In addition, steel prices were high which increased the scrap value of old and busted rail cars and induced many car owners to clean out significant portions of their surpluses. All told, the retirement rate easily exceeded 50,000 cars.

On the new car delivery side, 2021 started off slowly but picked up by the third and fourth quarters, finishing the year at 29,280 cars. However, this volume is well below the long-term fleet replacement level needed to keep the fleet current — which is 40-45,000 cars year-in and year-out.

The net effect on the overall fleet size was a 30,000-car reduction to about 1,636,000 cars today.

What’s in store for the railcar fleet in 2022?

Going into 2022, there is a lot more optimism about the rail equipment market than there was going into 2021.

New car deliveries are expected to total 43,656 cars, a 49% increase over, and could very well be the beginning of a multi-year build cycle. The principal driver? Equipment availability.

Freight improvements lead to reduced equipment availability since car supply tightens and draws more cars out of storage. At some point, new car demand is needed to fill the availability gap, and new car orders increase. New cars carry a new car price, both in terms of original equipment cost and lease rates. New car lease rates tend to pull up the lease prices of existing cars — and have a direct linkage to car availability or lack thereof — which is what started the chain of events in the first place.

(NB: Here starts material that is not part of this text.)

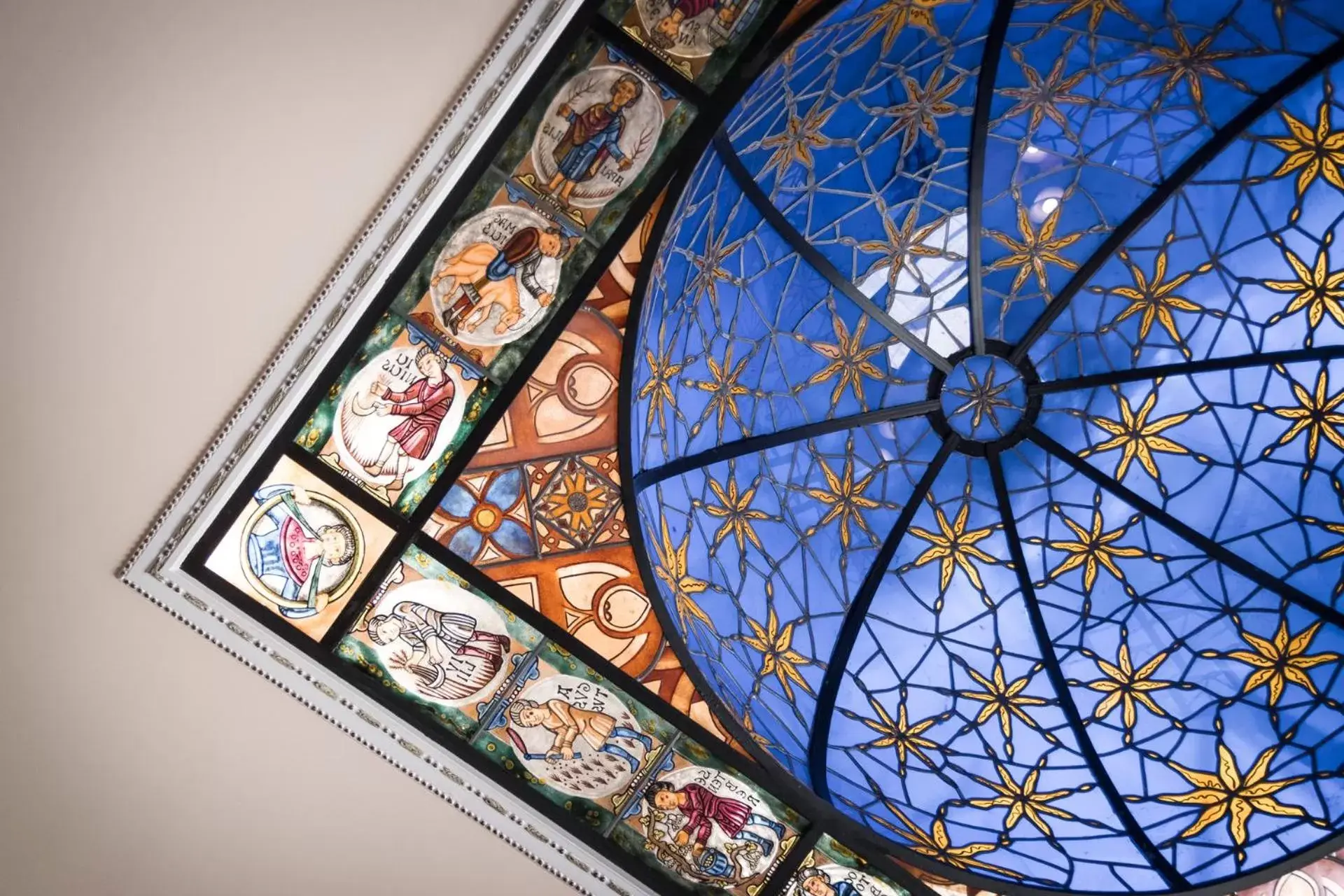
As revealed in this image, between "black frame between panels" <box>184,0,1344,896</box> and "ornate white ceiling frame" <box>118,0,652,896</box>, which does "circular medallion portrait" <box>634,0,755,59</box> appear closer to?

Freight volumes will finally decide to have a sustained recovery, not 2021’s two steps forward, one step back pace. The rail car surpluses will continue to shrink, but at a slower pace than in 2021. Retirements will remain well above the long-term replacement trend. New car orders will be healthy-to-strong, with the backlog rising some — deliveries should mostly offset the order rate. Finally, and at least what the lessors have been waiting for… higher lease rates.